■ ФРАГМЕНТ ДОКУМЕНТА:
..........
Однако на протяжении долгой истории человечества внешне очень тесно связывалось с внутренним, эстетическое с нравственноэтическим, а нравственное подкреплялось законом, который увязывался с религиозными требованиями и мог опираться на них. Иными словами, укоренившиеся в обществе запретытабу иррациональными страхами и нравственными запретами входили в индивида, а само их нарушение, пусть даже невольное или совершенное по неведению могло породить бурю самоубийственных эмоций. Поразительные примеры этого дает антропологическая и психологическая литература. Так, на острове Тонго верили, что, лишенное ритуальной защиты, прикосновение к пище вождя, является таким нарушением табу, которое влечет за собой смерть того, кто это табу нарушил. Рассказывая об этом табу один европеецпутешественник упоминает туземца, который, сам не зная того, доел остатки пищи вождя, после чего узнал о своем чудовищном (для него самого) проступке. «Я хорошо знал этого несчастного… рассказывал европеец, Это был человек замечательного мужества, покрывший себя славой в межплеменных войнах. Но как только роковая весть дошла до его ушей, у него начались исключительной силы судороги и спазмы в животе, которые не прекращались до самой смерти, последовавшей на закате того же дня». «Однажды, пишет Фрезер, причиной смерти нескольких людей явилось огниво вождя, которое тот потерял, найдя его, несколько мужчин зажгли с его помощью свои трубки, а, узнав, кому оно принадлежит, умерли от ужаса» [3, с.281].
Что кроется за этими дикими для нас поверьями и убийственными для отдельных индивидов реакциями? – Табуирование личности вождя и всего, что с ней связанное. Чрезмерное и странное для нас, но, вероятно, значимое для определенного порядка
в конкретном социуме – племени. Вполне возможно, что и в сугубо психологическом плане мужество воина было обратной стороной той картины мира, которая, оказала жизнеопределяющее влияние и на поведение, и на внутренне состояние погибшего. К тому же, у ряда народов мистический страх был неотделим от страха перед наказаниями, которые станут вершить вполне зримые силы. Известны случаи, когда казни, причем совершенной уже сугубо человеческими руками, подвергались те, кто, нарушая табу, мог ненароком увидеть, как царь принимает пищу. А у Ю.Г.Бромлея и Р.Г.Подольного мы встречаем упоминание трагического случая, происшедшего в девятнадцатом веке на острове Фиджи, где съели миссионера. Причем те, кто уже почти отошел от людоедства. И относились-то к этому миссионеру неплохо. «Но незадачливый англичанин вздумал из чистой любезности причесать своей расческой местного вождя. Между тем прикосновение к волосам вождя было табу. Нарушитель табу подлежал смерти и съедению» [4.с.178].
..........
■ ЗАДАНИЯ:
1/ Изложите фрагмент о табу в двух предложениях.
2/ На каком острове, согласно фрагменту о табу, в девятнадцатом веке съели миссионера?
3/ Продолжите фрагмент о табу, начиная после его последнего предложения.

■ ПРЕДОСТАВЛЕННЫЕ ЗАПИСИ:
..........
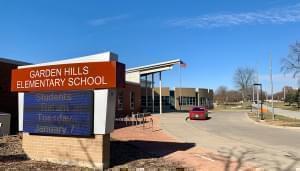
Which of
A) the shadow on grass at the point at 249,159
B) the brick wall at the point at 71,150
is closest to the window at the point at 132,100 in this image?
the shadow on grass at the point at 249,159

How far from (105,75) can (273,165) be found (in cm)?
594

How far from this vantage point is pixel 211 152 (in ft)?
47.6

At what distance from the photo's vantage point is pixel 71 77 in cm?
1129

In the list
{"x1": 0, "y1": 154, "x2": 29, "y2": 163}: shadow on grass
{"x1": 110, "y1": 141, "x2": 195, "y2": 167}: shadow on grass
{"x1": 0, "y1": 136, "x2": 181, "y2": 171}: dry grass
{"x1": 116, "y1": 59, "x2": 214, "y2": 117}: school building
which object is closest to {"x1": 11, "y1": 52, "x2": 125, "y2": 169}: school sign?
{"x1": 0, "y1": 154, "x2": 29, "y2": 163}: shadow on grass

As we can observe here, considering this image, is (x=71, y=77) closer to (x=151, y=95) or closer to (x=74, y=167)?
(x=74, y=167)

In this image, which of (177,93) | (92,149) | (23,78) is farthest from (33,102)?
(177,93)

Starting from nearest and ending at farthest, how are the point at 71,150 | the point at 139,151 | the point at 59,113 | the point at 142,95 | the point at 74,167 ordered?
the point at 74,167 < the point at 71,150 < the point at 59,113 < the point at 139,151 < the point at 142,95

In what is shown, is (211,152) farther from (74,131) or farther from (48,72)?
(48,72)

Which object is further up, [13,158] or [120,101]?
[120,101]

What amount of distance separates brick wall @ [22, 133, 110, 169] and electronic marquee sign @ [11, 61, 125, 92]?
5.00 ft

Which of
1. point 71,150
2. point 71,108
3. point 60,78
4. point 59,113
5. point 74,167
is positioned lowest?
point 74,167

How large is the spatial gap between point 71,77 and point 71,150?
7.10 ft

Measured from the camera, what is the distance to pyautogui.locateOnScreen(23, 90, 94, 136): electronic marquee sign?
10.8 meters

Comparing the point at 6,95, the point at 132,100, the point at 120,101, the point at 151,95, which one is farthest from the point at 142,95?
the point at 6,95
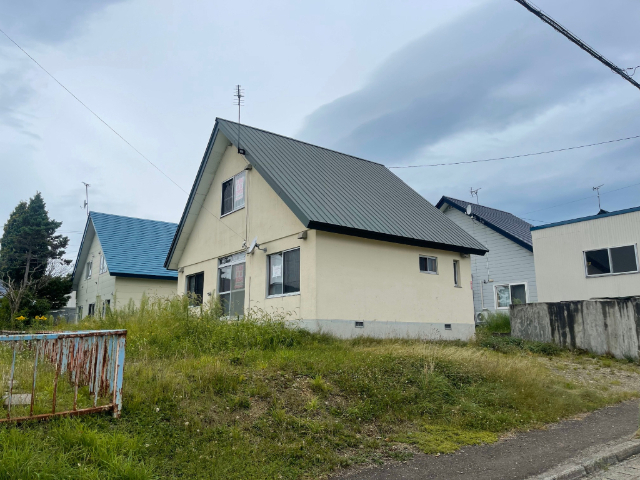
..........
■ ОТВЕТЫ:
1/ На протяжении долгой истории человечества нравственное подкреплялось законом, связанным с религией, а нарушение укоренившихся в обществе запретов-табу, даже невольное, могло породить у человека бурю самоубийственных эмоций. Приводятся примеры, когда люди умирали от ужаса, узнав, что доели пищу вождя или воспользовались его огнивом, а на острове Фиджи в девятнадцатом веке съели миссионера, который причесал местного вождя своей расческой.

2/ На острове Фиджи.

3/
Таким образом, легко почувствовать, как укоренявшиеся в социуме те или иные запреты (не будем сейчас касаться их «рациональности» и социальной значимости), могли перерастать в запреты внутренние, в ту черту, очерченную ли, как верили, духами предков, богами ли или иными высшими по человеку существами, и которую не следовало преступать ни при каких обстоятельствах. Здесь магико-мифологическое могло и сплетаться с нравственным и нравственно-юридическим, то есть тем, что в качестве ответной реакции могло бы породить не просто общественное порицание, а и, сопровождающие его, четко определенные, вполне конкретные санкции, и не совпадать с нравственностью в ее современном понимании.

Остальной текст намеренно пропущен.